Но этот единственный и единородный мир не был бы совершенным, если бы в числе своих отображений он не имел отображения самого Творца. Оно может родиться только из человеческой души. Не самого Отца, но Сына, живущего в душе Отпрыска Божия, подобного Отцу, может родить душа человека.

Именем «Сына Божия» обозначает Филон, о котором говорили, что он – возродившийся Платон, рожденную человеком премудрость, обитающую в душе и имеющую своим содержанием Мировой Разум. Этот Мировой Разум, Логос, является в образе Книги, «в которую внесен и в которой обозначен весь состав мира». Далее он является как Сын Божий, который, «подражая путям Отца, творит формы, созерцая прообразы». Об этом Логосе платонизирующий Филон отзывается как о Христе: «Так как Бог – первый и единственный Царь Вселенной, то и путь к нему справедливо назван царственным; таковым же считай философию… путем, по которому шествовал хор древних аскетов, отвратившись от обольщающих чар желания, предавшись достойному и строгому попечению о прекрасном. Этот царственный путь, называемый философией, закон именует Божьим Словом и Духом».

Как некое посвящение ощущает Филон вступление на этот путь ради того, чтобы встретить Логос, который для него – Сын Божий. «Я не колеблюсь сообщить о том, что происходило со мною несчетное число раз. Порой, когда я по обыкновению хотел записать мои философские мысли и вполне ясно видел, что именно надо было установить, я находил свой дух бесплодным и неподвижным, так что, ничего не сделав, должен был оставлять занятия и представлялся сам себе погруженным в пустые мечтания. Но в то же время я поражался властью мыслимой действительности, от которой зависит отмыкать и замыкать недра человеческой души. Иногда же я начинал с пустоты и приходил очень скоро к полноте, меж тем как мысли невидимо слетали на меня сверху, подобно хлопьям снега или хлебным зернам. Мною овладевала и меня вдохновляла как бы божественная сила, так что я не сознавал, где я, кто около меня, кто я сам, что говорю, что пишу: ибо мне давалась теперь беглость изложения, блаженная ясность, острый взгляд, ясное владение предметом, как если бы внутреннее око могло все узнавать теперь с величайшей отчетливостью». – Вот описание одного из путей к познанию, выполненное так, что из него видно, как идущий по этому пути сознает свое слияние с божественным, когда оживает в нем Логос. Это ясно выражено еще в следующих словах: «Когда дух, охваченный любовью и божественно окрыленный, радостным взмахом поднимается к самому святому, то забывает все остальное и себя самого; он исполнен только тем и прикован только к тому, чьим оруженосцем и слугой он является, и кому приносит, как жертву кадильную, свою самую святую и чистую добродетель». – Для Филона существует только два пути. Или мы следуем только за чувственным, за данными восприятия и рассудка, и тогда мы ограничиваем себя своею личностью и удаляемся от Космоса; или же мы приходим к сознанию Космической Вселенской Силы, и тогда внутри своей личности мы переживаем вечное. «Желающий обойтись без Бога попадает сам себе в руки; ибо здесь дело идет о двояком: о Вселенском Духе, который есть Бог, и о своем собственном духе. Последний убегает и ищет убежища у Вселенского Духа, ибо поднимающийся над своим собственным духом говорит себе, что этот последний – ничто, и связывает все с Богом; уклоняющийся же от Бога устраняет эту Первопричину и делает самого себя основою всего происходящего».
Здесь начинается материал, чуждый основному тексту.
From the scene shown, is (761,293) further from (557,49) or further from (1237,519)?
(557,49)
Платоновское миросозерцание хочет быть познанием, которое по своему характеру является религией. Оно приводит познание в связь с наивысшим, чего может достичь человек своими чувствами. Платон признает познание только в том случае, когда чувство может найти в нем совершенное удовлетворение. Тогда оно уже не знание, оно становится жизненным содержанием. Оно есть иной, высший человек в человеке. Тот человек, для которого личность есть только его отражение. В самом человеке рождается превосходящий его прачеловек. Здесь в платоновской философии как бы вновь находит себе выражение одна из тайн мистерий. Отец церкви Ипполит указывает на нее: «Это великая тайна самофракийцев (хранителей известного мистериального культа), которую нельзя выразить и которая известна только посвященным. Они же могут с достоверностью сообщить об Адаме как о своем прачеловеке».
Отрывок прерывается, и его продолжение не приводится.